■ **To do**: Could you write out each line of the material below word for word, leaving the pictures out of your answer?

■ **Task data**:
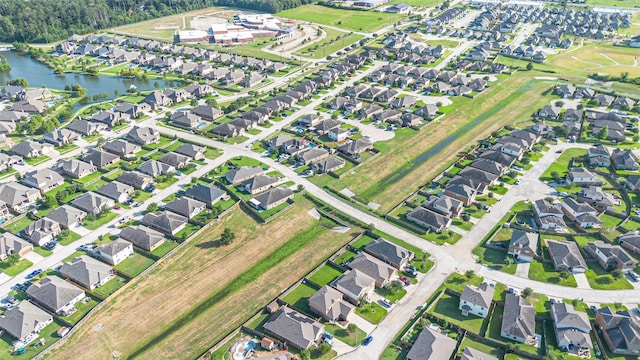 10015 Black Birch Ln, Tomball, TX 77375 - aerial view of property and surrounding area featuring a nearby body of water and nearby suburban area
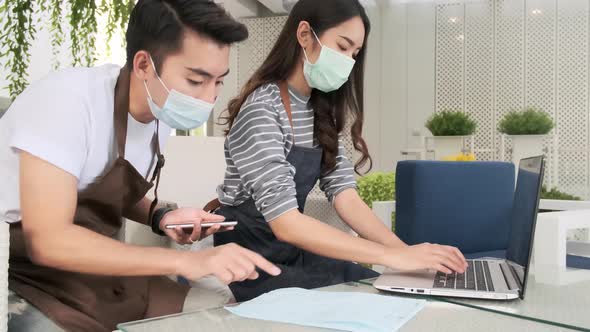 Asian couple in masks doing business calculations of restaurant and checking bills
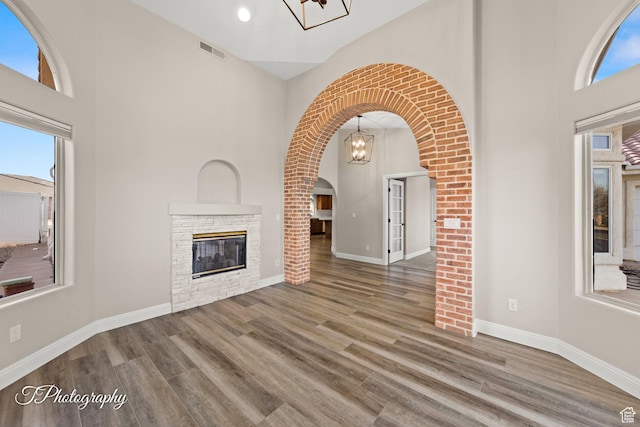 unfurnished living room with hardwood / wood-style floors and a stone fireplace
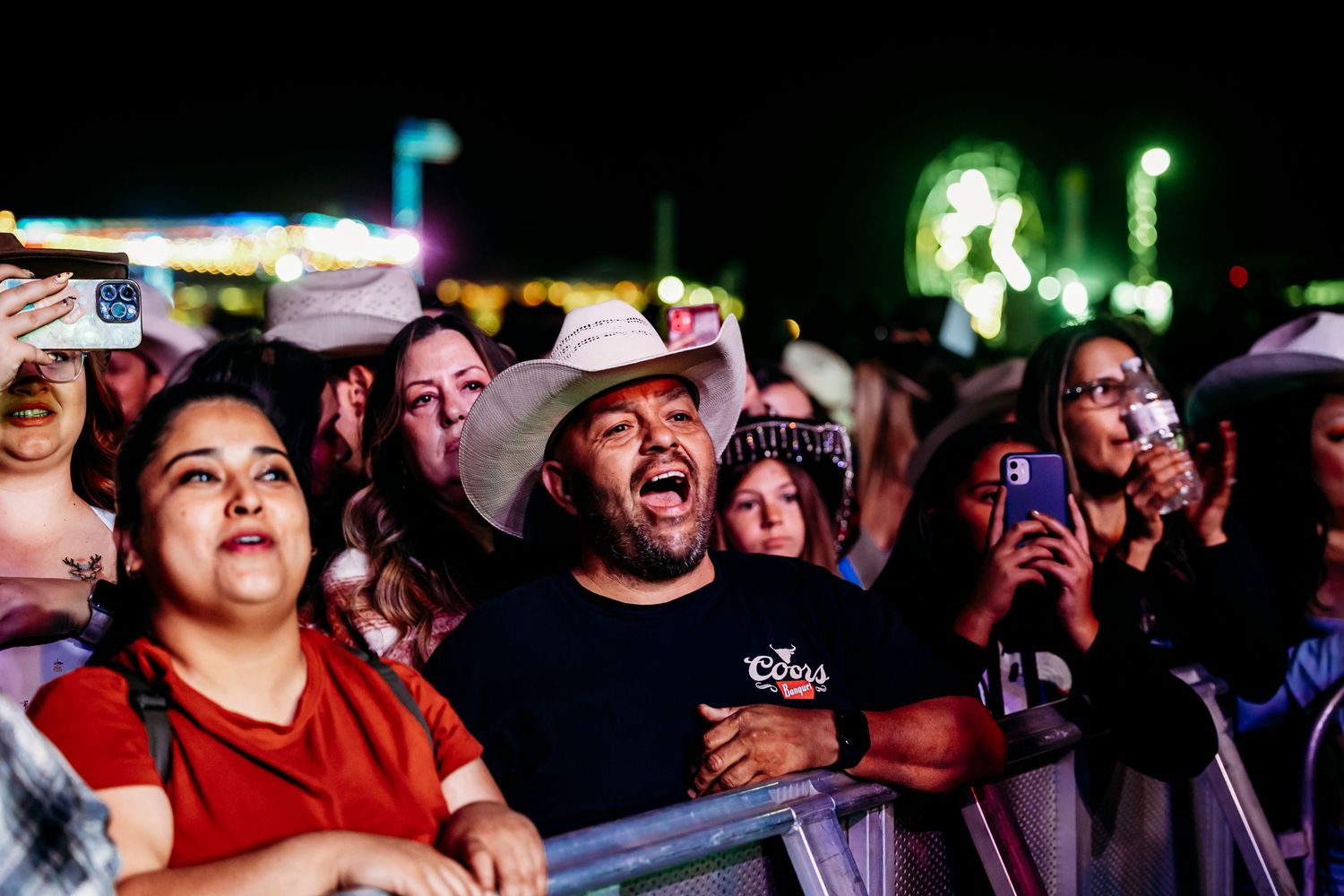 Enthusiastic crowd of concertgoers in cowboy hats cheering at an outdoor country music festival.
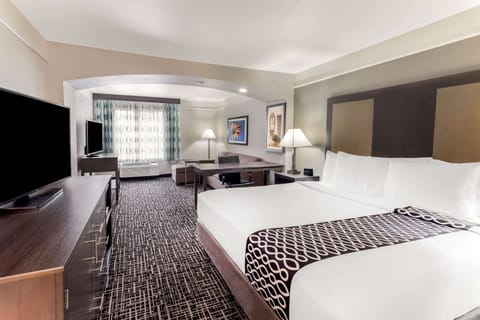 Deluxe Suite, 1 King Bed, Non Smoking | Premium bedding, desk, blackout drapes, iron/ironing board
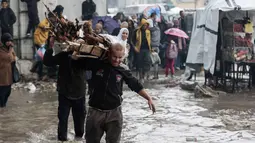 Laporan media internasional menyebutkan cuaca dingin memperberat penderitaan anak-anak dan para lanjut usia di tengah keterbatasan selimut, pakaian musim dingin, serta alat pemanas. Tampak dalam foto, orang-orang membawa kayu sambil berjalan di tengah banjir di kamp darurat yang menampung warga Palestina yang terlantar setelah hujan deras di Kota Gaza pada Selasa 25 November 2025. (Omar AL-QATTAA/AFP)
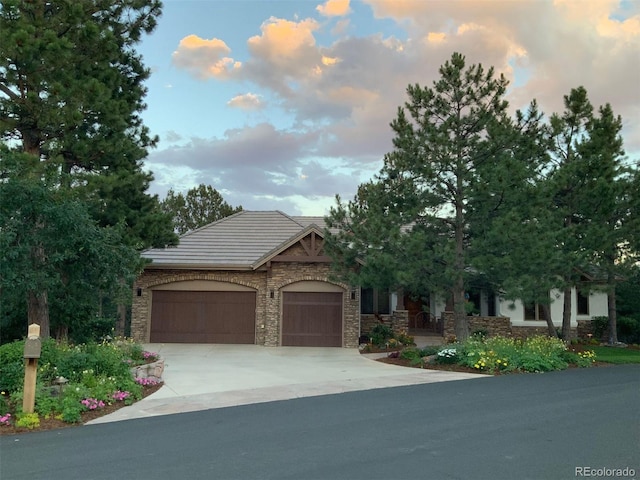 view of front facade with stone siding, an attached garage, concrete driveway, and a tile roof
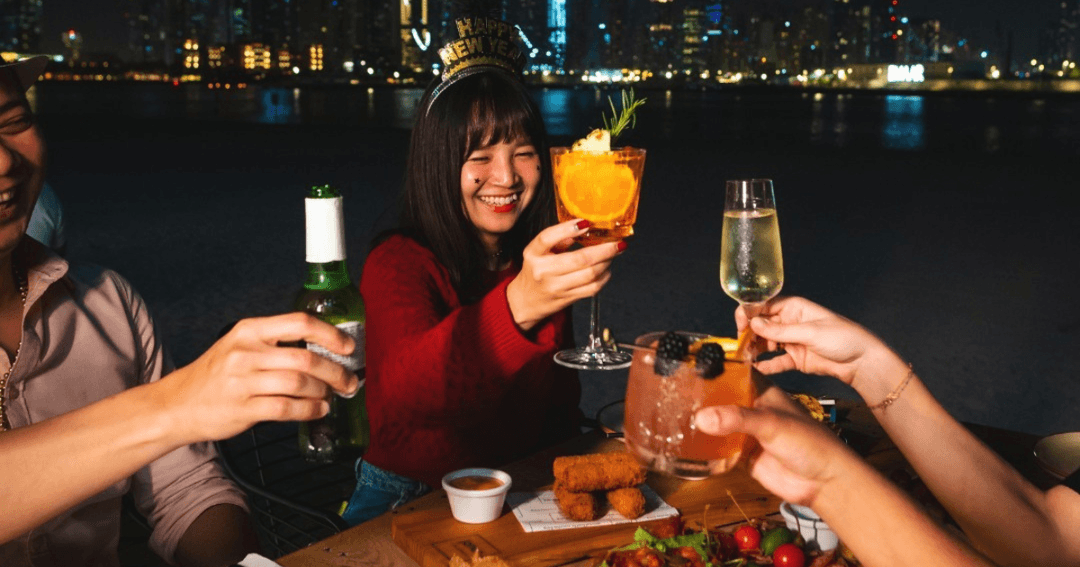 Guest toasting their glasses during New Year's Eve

■ **Answer section**:
 10015 Black Birch Ln, Tomball, TX 77375 - aerial view of property and surrounding area featuring a nearby body of water and nearby suburban area
 Asian couple in masks doing business calculations of restaurant and checking bills
 unfurnished living room with hardwood / wood-style floors and a stone fireplace
 Enthusiastic crowd of concertgoers in cowboy hats cheering at an outdoor country music festival.
 Deluxe Suite, 1 King Bed, Non Smoking | Premium bedding, desk, blackout drapes, iron/ironing board
 Laporan media internasional menyebutkan cuaca dingin memperberat penderitaan anak-anak dan para lanjut usia di tengah keterbatasan selimut, pakaian musim dingin, serta alat pemanas. Tampak dalam foto, orang-orang membawa kayu sambil berjalan di tengah banjir di kamp darurat yang menampung warga Palestina yang terlantar setelah hujan deras di Kota Gaza pada Selasa 25 November 2025. (Omar AL-QATTAA/AFP)
 view of front facade with stone siding, an attached garage, concrete driveway, and a tile roof
 Guest toasting their glasses during New Year's Eve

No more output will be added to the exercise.